臨床心理士とは
臨床心理士とは、心の悩みに取り組む心の専門職です。
心の問題を抱えた依頼者に対し、臨床心理学の知識や技術を用いて、問題解決のアプローチをする仕事です。
心理カウンセラーやセラピスト等、心の問題を扱う職業はありますが、心理系の国家資格のない日本の中で、最も権威ある資格が「臨床心理士」です。近年、心理カウンセリングのニーズが高まる中、大変注目されている資格です。
どうしたら臨床心理士になれるのか?
まず、臨床心理士という資格は、国家資格ではなく、公益財団法人日本臨床心理士資格認定協会が実施する試験に合格することで与えられる民間の資格です。
この資格試験を受けるためには、大学を卒業後、協会の認定する指定大学院に入学しなくてはなりません。
それを卒業して初めて資格試験を受ける条件が得られるのです。
大学院を受験するには、心理英語や心理学の基礎に関する出題がされるため、準備が必要となります。
ですので、臨床心理士を早くから目指すのなら、心理系の学部・学科に大学進学することが勧められます。
臨床心理士の資格試験合格には、一次試験のマークシートと論述記述問題、二次試験の面接を6割以上得点することが必要です。
合格率は約60%です。
臨床心理士の資格を取ったら?
このように、臨床心理士になるのは決して簡単なことではありません。
それだけ高い専門知識や技術を必要とされているのです。
一般に心療系の仕事をする人を、「心理カウンセラー」と言いますが、心理カウンセラーと名乗るのには、特別な資格は必要ありません。
しかし、臨床心理士資格を持つということは、学問的裏付けのある人であるという点で、高い信頼を得ることができるので、その資格がないと就職できない仕事も多くあります。
臨床心理士の資格を持つと、様々な領域で仕事ができます。
医療の分野では、心療科や精神病院、保健所など。福祉の分野では、児童相談所や福祉施設等。

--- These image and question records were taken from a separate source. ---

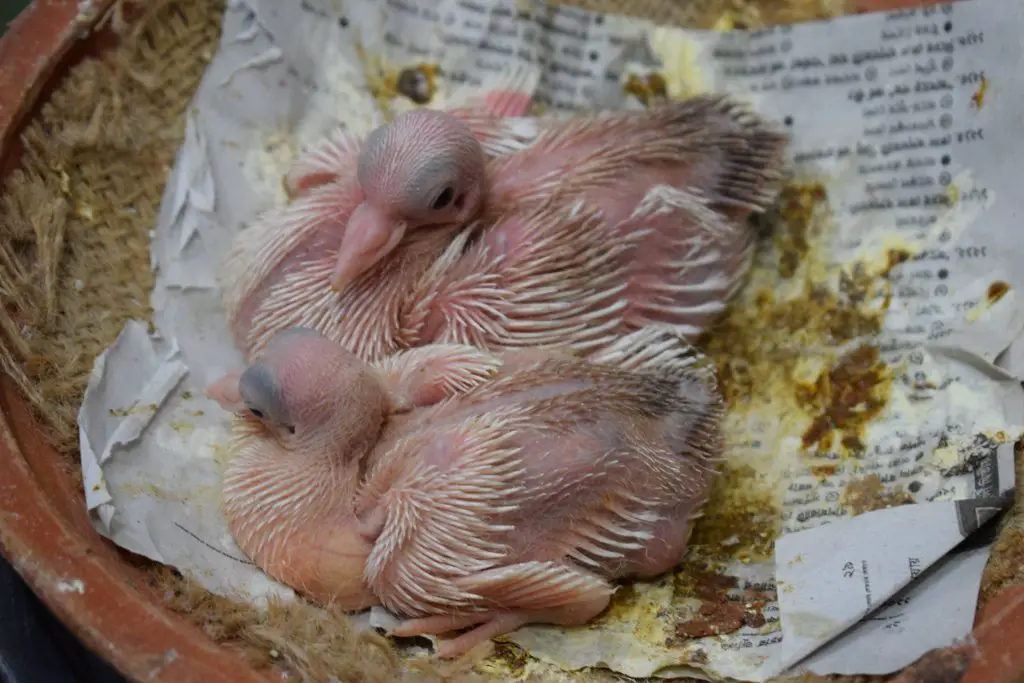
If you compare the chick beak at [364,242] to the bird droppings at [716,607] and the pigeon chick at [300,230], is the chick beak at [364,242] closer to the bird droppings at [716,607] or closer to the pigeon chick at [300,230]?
the pigeon chick at [300,230]

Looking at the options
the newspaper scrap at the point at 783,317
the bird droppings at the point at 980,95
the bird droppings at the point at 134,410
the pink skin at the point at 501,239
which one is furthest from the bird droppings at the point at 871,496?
the bird droppings at the point at 134,410

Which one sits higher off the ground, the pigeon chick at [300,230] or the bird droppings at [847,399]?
the pigeon chick at [300,230]

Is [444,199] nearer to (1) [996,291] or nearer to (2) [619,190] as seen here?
(2) [619,190]

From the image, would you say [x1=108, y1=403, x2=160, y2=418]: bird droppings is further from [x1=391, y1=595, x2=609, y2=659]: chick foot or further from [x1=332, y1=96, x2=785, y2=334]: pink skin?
[x1=391, y1=595, x2=609, y2=659]: chick foot

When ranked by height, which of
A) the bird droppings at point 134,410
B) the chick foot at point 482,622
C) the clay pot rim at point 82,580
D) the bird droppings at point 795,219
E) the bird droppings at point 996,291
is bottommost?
the chick foot at point 482,622

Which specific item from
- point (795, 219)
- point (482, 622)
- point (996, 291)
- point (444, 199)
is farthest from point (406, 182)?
point (996, 291)

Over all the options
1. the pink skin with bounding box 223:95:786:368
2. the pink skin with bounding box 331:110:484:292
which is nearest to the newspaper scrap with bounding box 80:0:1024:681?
the pink skin with bounding box 223:95:786:368
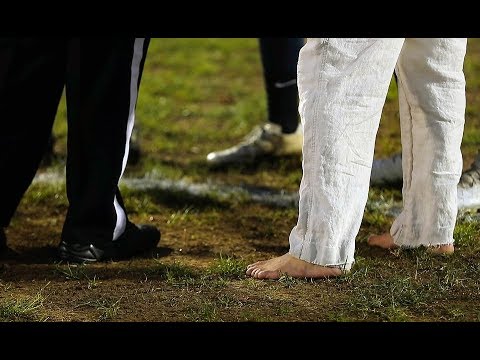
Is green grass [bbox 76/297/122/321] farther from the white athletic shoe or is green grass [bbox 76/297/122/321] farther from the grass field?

教育の分野ではスクールカウンセラーとして学校や教育センタ―等。
あとは裁判所や刑務所、一般企業のメンタルケアなど、心に関係する仕事はたくさんあり、臨床心理士の資格がなければ働くことのできない職種も多くあります。
臨床心理士に向いているのはどんな人?
臨床心理士として接するクライアントは、心に問題を抱えている人がほとんどです。
そのような状態の相手に、共感し、寄り添える「包容力」、クライアントが話しやすいように環境を作り、相手の話を理解できる「コミュニケーション能力」、クライアントの表情や言動から問題を察知する「観察力」、そして「忍耐力」などが、臨床心理士として働くうえで求められている資質です。
もちろん、どのようなクライアントに対しても「誠実に向き合う人間力」を必要とされているのは言うまでもありません。
臨床心理士の今後と課題
ストレスの多い現代において、心の問題を抱えている人は少なくありません。
スクールカウンセラーがほとんどの学校に設置され、職場でもメンタルケアが叫ばれている中、臨床心理士のニーズは年々高まっています。
とはいえ、臨床心理士の資格は国家資格ではないため、社会的地位がまだ確立されていない一面もあります。
しかし、数ある心療系の民間資格の中で、最も信頼性が高いのが臨床心理士の資格であり、就職するのに有利な資格であることは間違いありません。
専門的な学問を背景に持つ臨床心理士たちは、自信とプライドを持って日々働いています。
多くの臨床心理士たちは、毎日が学びの連続だと感じています。
決して楽な仕事ではありませんが、クライアントが自分のアプローチによって良い方向に向かった時、自分に新たな気づきがあった時、この仕事のやりがいを実感できます。
臨床心理士は、人の心に寄り添った仕事をしたいと思う人にとって、やりがいのある、大変魅力ある仕事だと言えるでしょう。